Le président Trump a fait de « l’alliance » avec l’agitateur qu’est l’Arabie saoudite, une pièce centrale de sa politique étrangère chaotique. Mais les dernières manœuvres pour le pouvoir à Ryad pourraient provoquer des tensions inattendues, d’après Paul R. Pillar, ex-analyste à la CIA.
Un pays étranger peut être un partenaire problématique pour les États-Unis et ce pour deux raisons principales, qui s’appliquent toutes deux à l’Arabie saoudite. La première concerne la politique étrangère de ce partenaire, qui peut aller de peu judicieuse à totalement immorale, voire attirer les USA dans des conflits où ils ne sont pas ou ne devraient pas être impliqués.

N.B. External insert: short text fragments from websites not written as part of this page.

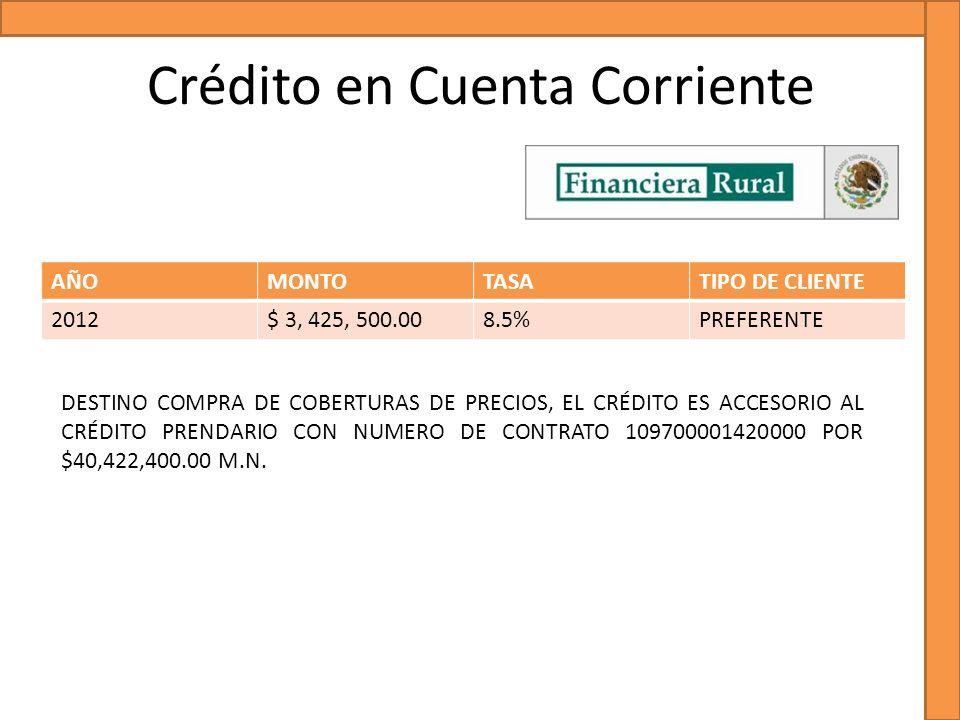 Crédito en Cuenta Corriente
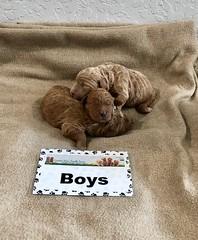 Ginger Boys 1-15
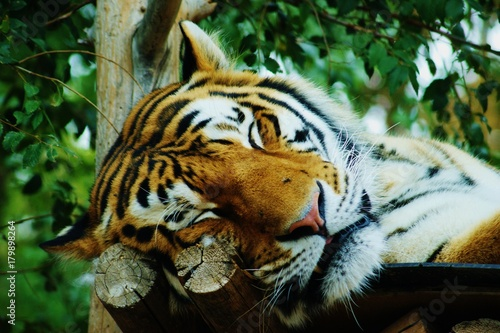 Tuckered Out Tiger Poster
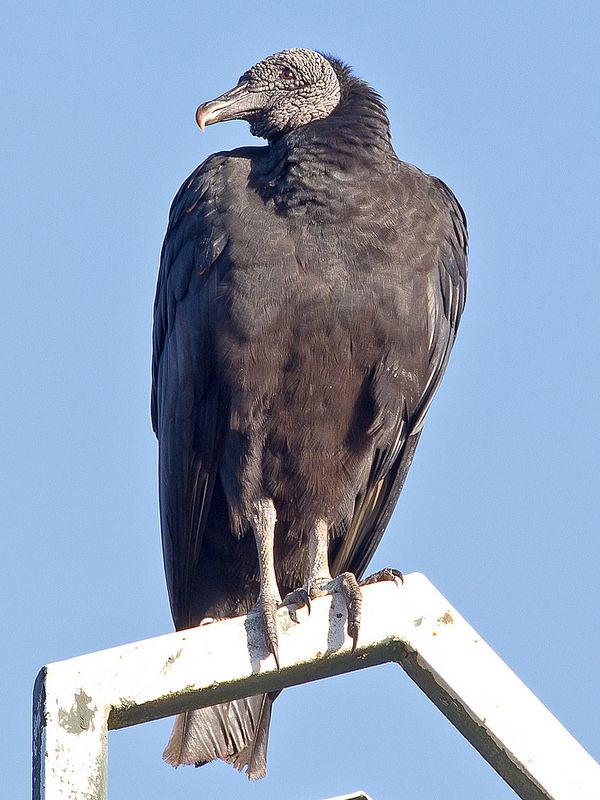 44 best images about Birds-Cathartidae-Vultures on ...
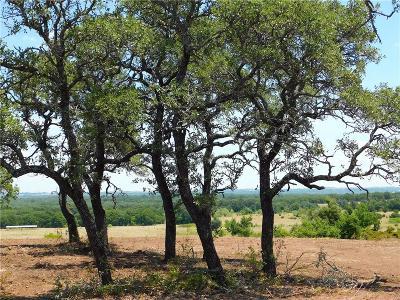 Poolville Farm & Ranch For Sale: Tbd Fm 920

La guerre calamiteuse menée par l’Arabie saoudite au Yémen est actuellement l’exemple le plus frappant de ce type de problème. Plus récemment, il y a eu l’offensive économique et diplomatique contre le Qatar. Offensive qui a fait vaciller les aspirations de l’administration Trump concernant la sécurité de la région et qui, cette semaine, a conduit le département d’État [équivalent du ministère des Affaires étrangères, NdT] à émettre des remontrances embarrassées.
Le second problème peut être une fragilité interne qui fait courir le risque au régime étranger de s’effondrer soudainement. Ceci impliquerait que non seulement le partenariat avec les USA s’effondrerait également mais qu’il y aurait également le risque potentiel que le partenariat privilégié des États-Unis avec l’ancien régime leur vaille l’animosité durable des nouveaux dirigeants et de la population mécontente après avoir soutenu le changement politique.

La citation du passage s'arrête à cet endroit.